AVAILABLE DATA section start
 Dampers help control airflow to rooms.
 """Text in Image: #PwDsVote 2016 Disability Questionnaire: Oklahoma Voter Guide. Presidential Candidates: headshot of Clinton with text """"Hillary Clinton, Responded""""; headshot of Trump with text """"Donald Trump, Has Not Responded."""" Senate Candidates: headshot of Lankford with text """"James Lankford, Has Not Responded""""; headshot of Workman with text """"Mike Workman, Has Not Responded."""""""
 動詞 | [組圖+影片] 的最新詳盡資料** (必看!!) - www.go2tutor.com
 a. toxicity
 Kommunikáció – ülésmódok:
AVAILABLE DATA section end
AVAILABLE DATA section start
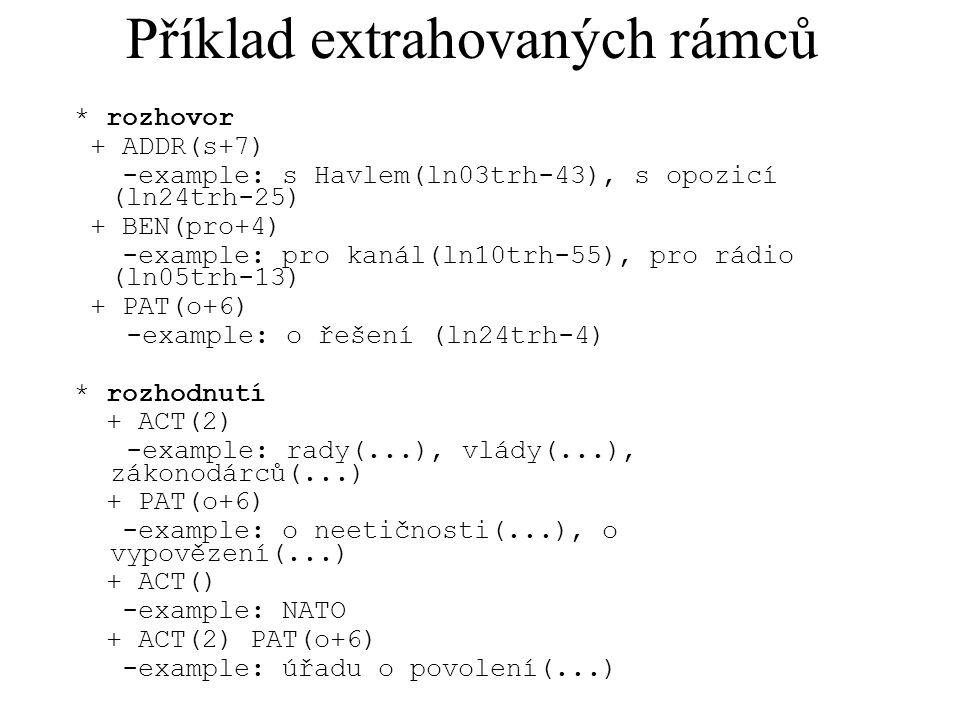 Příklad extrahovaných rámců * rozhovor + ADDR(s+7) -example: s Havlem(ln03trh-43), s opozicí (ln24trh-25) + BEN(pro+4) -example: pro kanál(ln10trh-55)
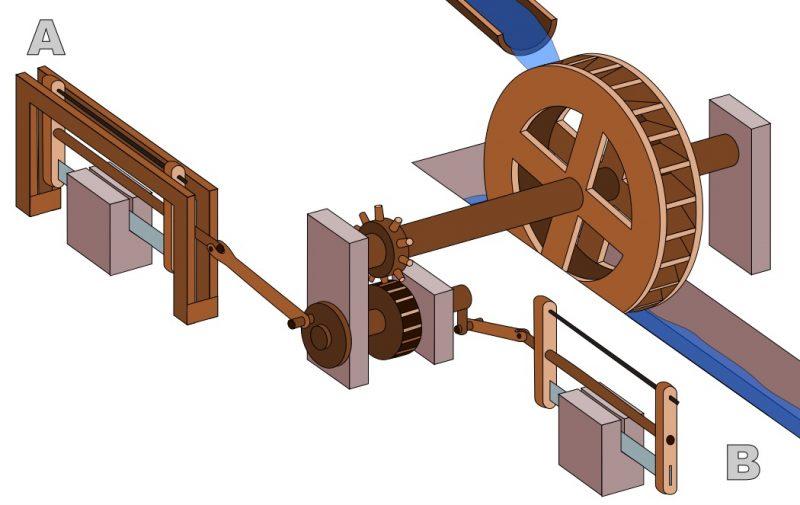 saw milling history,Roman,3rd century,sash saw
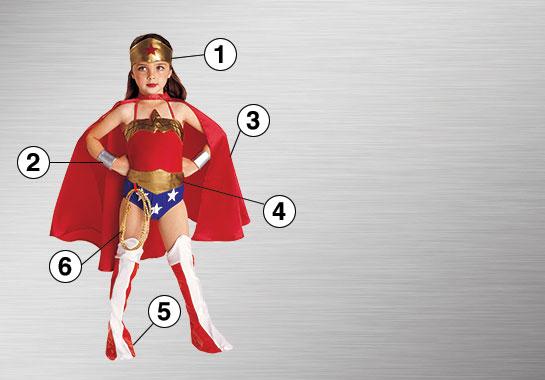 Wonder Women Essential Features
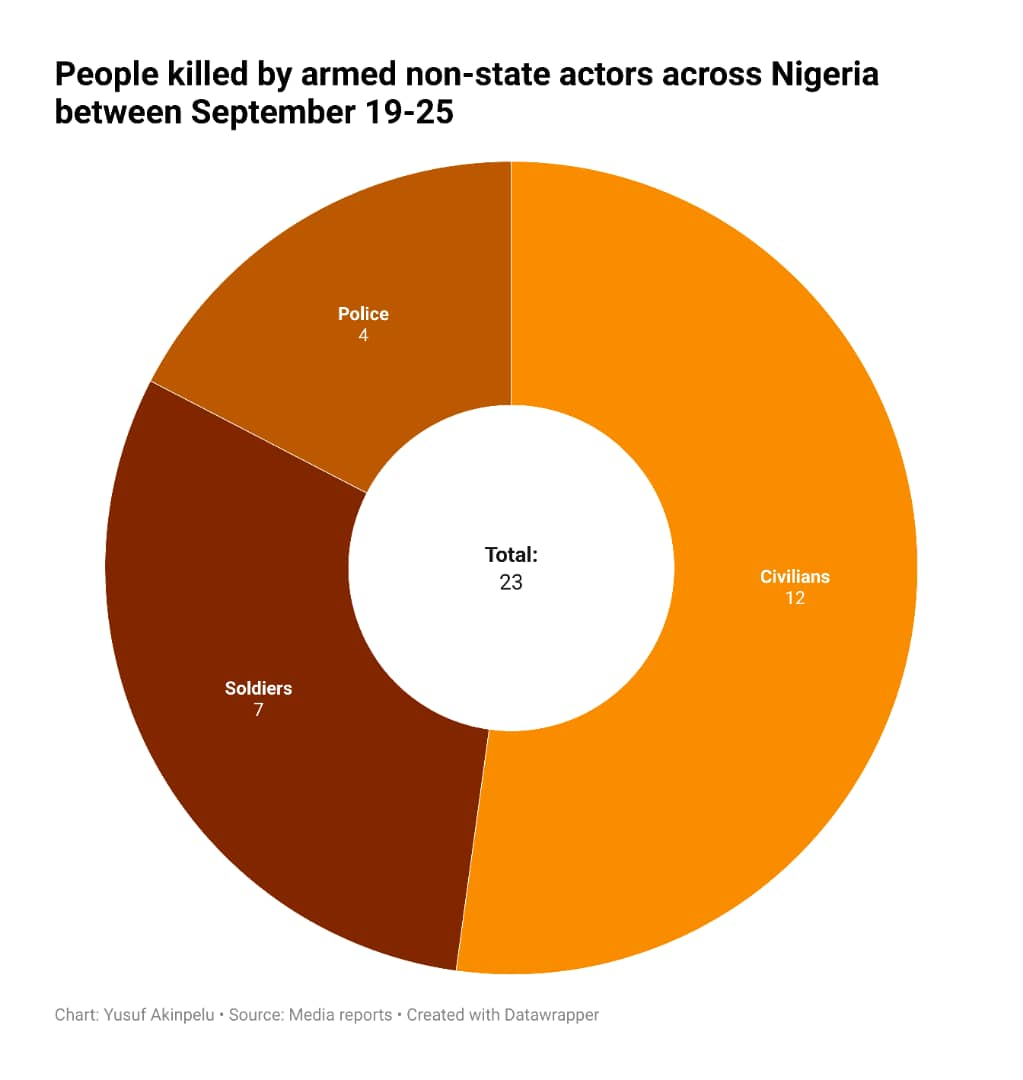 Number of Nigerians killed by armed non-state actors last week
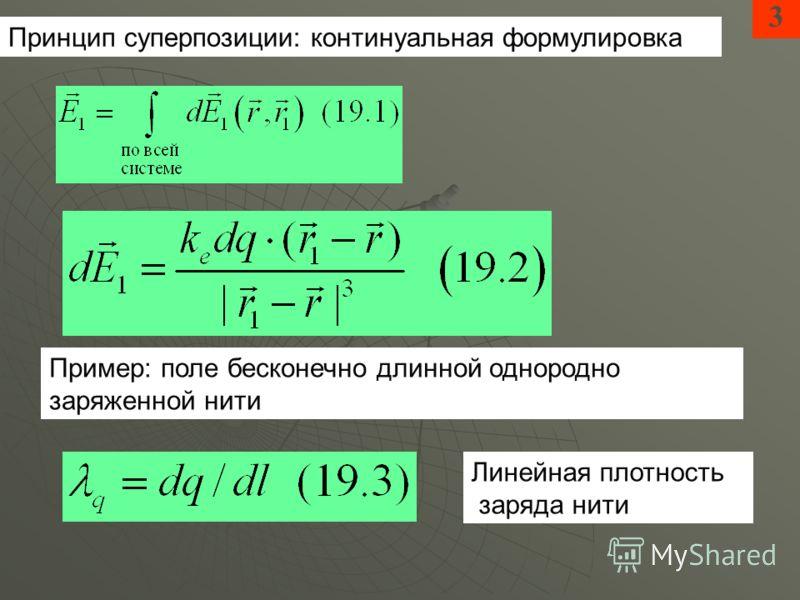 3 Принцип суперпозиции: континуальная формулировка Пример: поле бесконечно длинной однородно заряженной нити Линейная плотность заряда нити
AVAILABLE DATA section end
◆ WORK REQUIRED:
Copy only the lines above from the one containing "saw milling history,Roman,3rd" through the one containing "3 Принцип суперпозиции: континуальная", both included. Leave out the pictures.

◆ WRITTEN RESPONSE:
 saw milling history,Roman,3rd century,sash saw
 Wonder Women Essential Features
 Number of Nigerians killed by armed non-state actors last week
 3 Принцип суперпозиции: континуальная формулировка Пример: поле бесконечно длинной однородно заряженной нити Линейная плотность заряда нити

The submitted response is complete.